**Records for the exercise:**
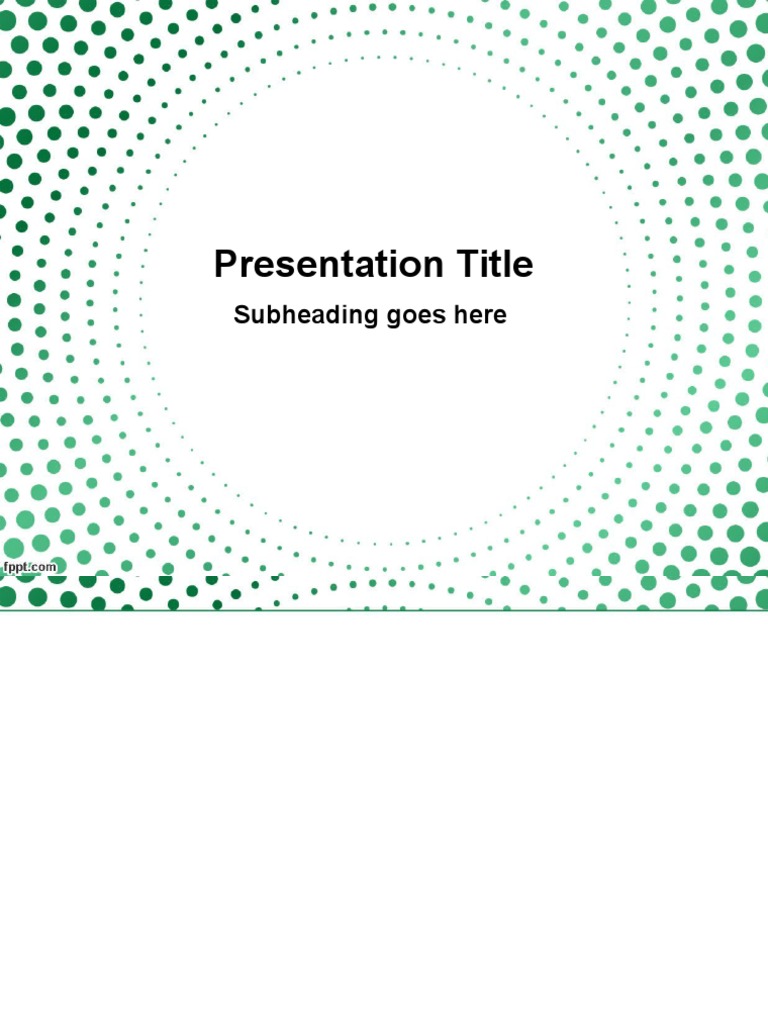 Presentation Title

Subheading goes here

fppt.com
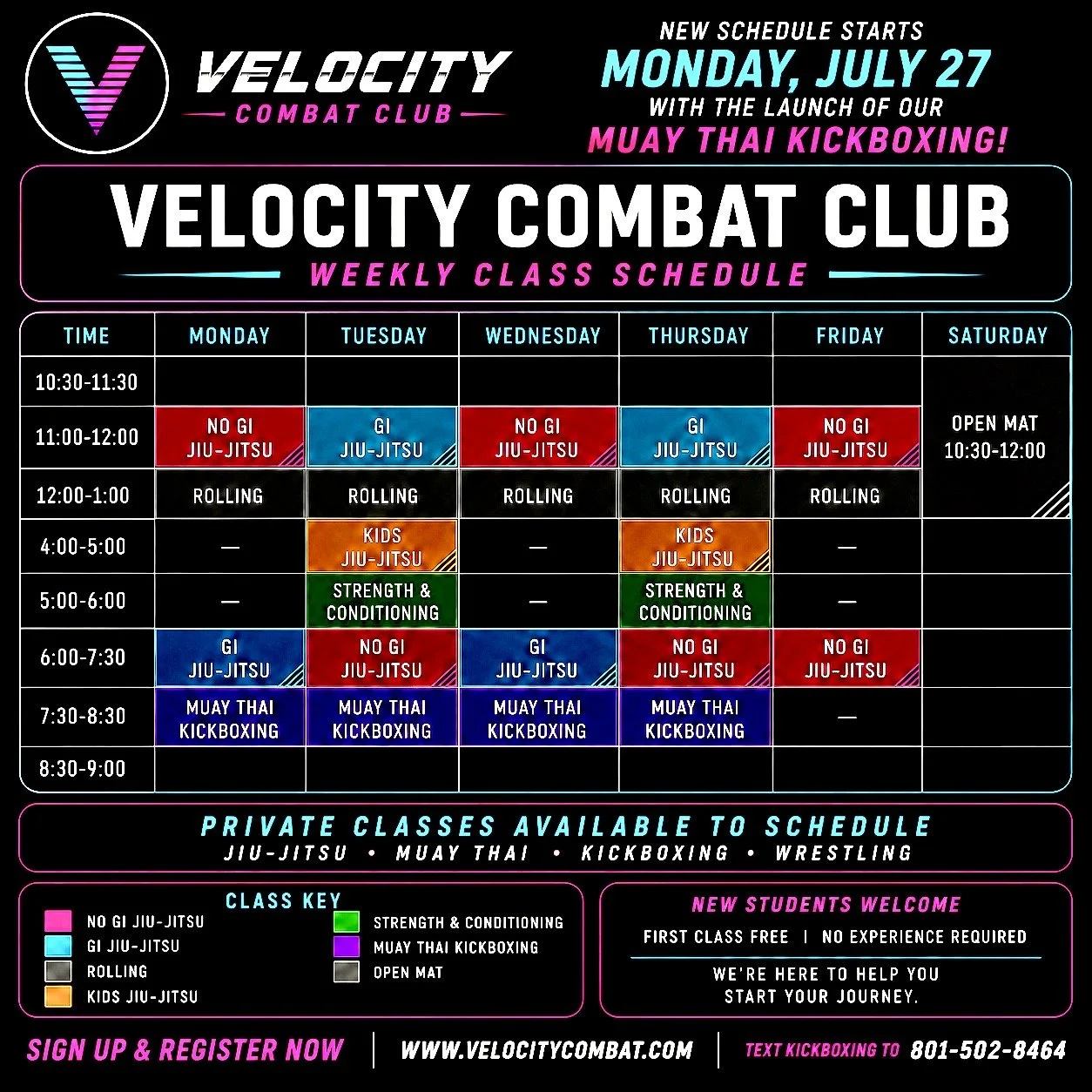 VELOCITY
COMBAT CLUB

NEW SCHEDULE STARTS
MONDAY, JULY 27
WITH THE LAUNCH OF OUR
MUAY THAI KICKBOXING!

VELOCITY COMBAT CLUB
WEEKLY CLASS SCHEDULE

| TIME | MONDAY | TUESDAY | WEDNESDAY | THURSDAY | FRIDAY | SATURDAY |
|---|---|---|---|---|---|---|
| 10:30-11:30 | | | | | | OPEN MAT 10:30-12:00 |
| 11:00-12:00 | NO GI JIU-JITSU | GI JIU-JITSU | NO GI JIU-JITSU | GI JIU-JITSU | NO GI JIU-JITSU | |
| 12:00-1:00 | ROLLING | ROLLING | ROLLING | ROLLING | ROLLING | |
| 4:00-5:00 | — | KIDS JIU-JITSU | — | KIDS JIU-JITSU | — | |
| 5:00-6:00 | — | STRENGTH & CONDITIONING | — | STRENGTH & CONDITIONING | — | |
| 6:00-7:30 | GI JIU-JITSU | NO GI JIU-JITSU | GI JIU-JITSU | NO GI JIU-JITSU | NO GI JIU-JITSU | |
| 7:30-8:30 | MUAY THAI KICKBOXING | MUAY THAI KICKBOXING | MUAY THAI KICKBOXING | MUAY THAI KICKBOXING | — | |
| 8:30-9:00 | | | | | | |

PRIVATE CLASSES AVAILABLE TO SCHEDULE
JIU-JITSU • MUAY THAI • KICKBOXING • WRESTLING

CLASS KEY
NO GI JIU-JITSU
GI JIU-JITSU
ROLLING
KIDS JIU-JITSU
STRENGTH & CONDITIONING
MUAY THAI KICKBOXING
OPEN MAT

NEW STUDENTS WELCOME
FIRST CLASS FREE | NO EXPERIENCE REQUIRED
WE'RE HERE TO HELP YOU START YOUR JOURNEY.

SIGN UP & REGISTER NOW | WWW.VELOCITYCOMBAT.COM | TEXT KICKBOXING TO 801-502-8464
==
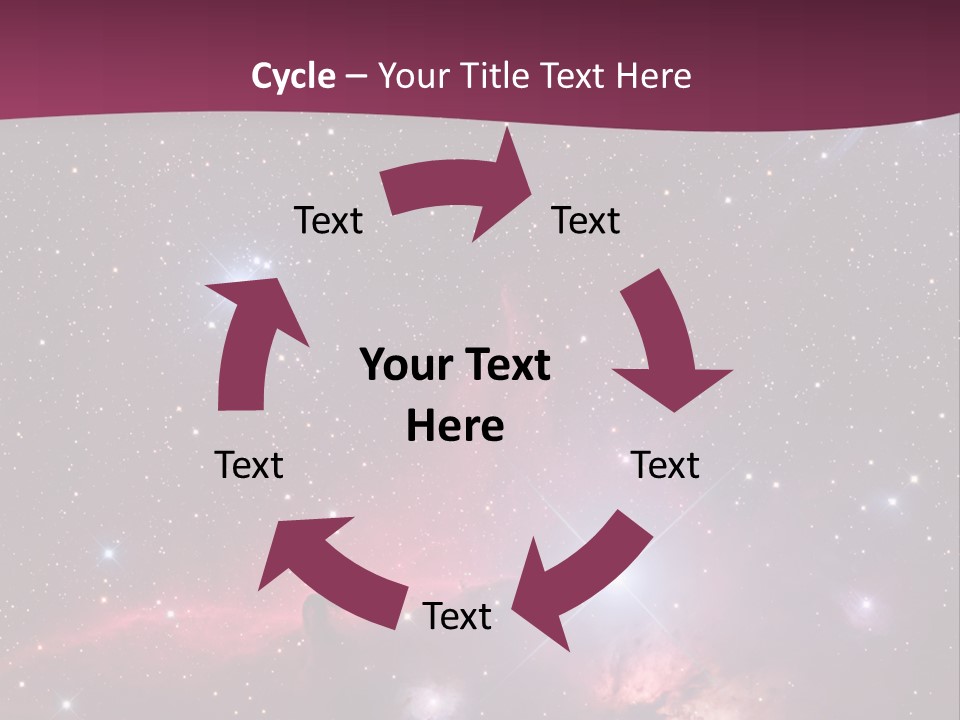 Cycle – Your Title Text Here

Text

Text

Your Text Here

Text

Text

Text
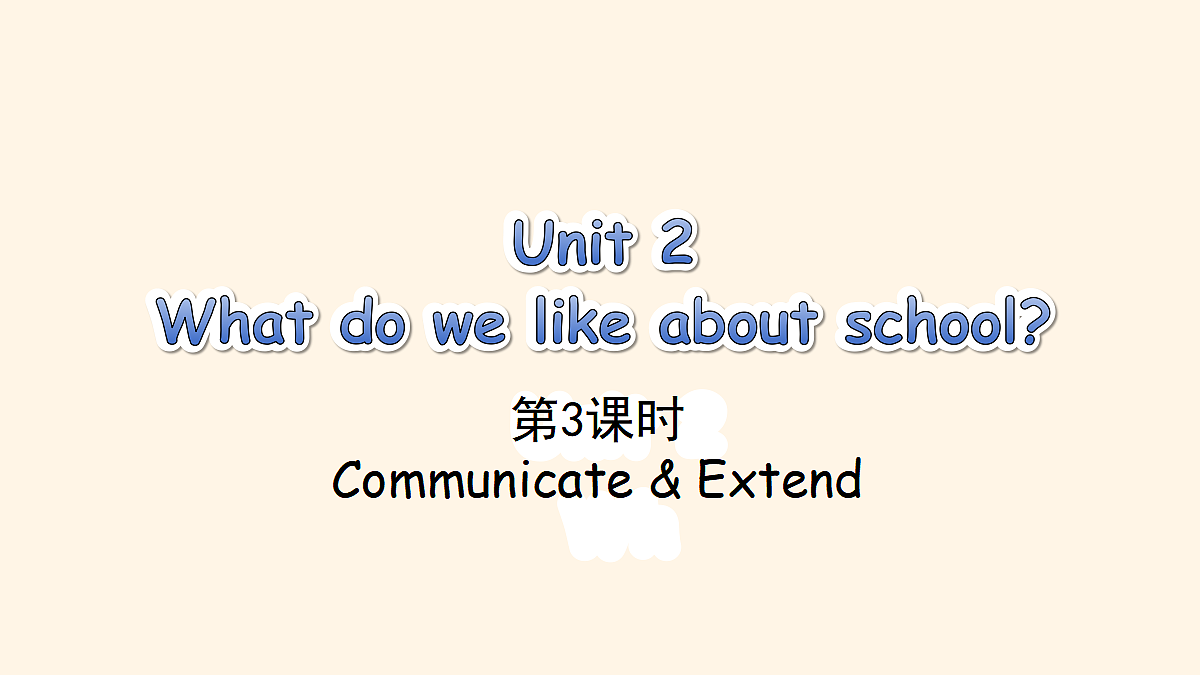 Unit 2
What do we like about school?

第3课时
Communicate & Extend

**What you are asked to do:** Among the entries, find every line holding "MUAY" and return it.

**Result of this exercise:**
MUAY THAI KICKBOXING!
| 7:30-8:30 | MUAY THAI KICKBOXING | MUAY THAI KICKBOXING | MUAY THAI KICKBOXING | MUAY THAI KICKBOXING | — | |
JIU-JITSU • MUAY THAI • KICKBOXING • WRESTLING
MUAY THAI KICKBOXING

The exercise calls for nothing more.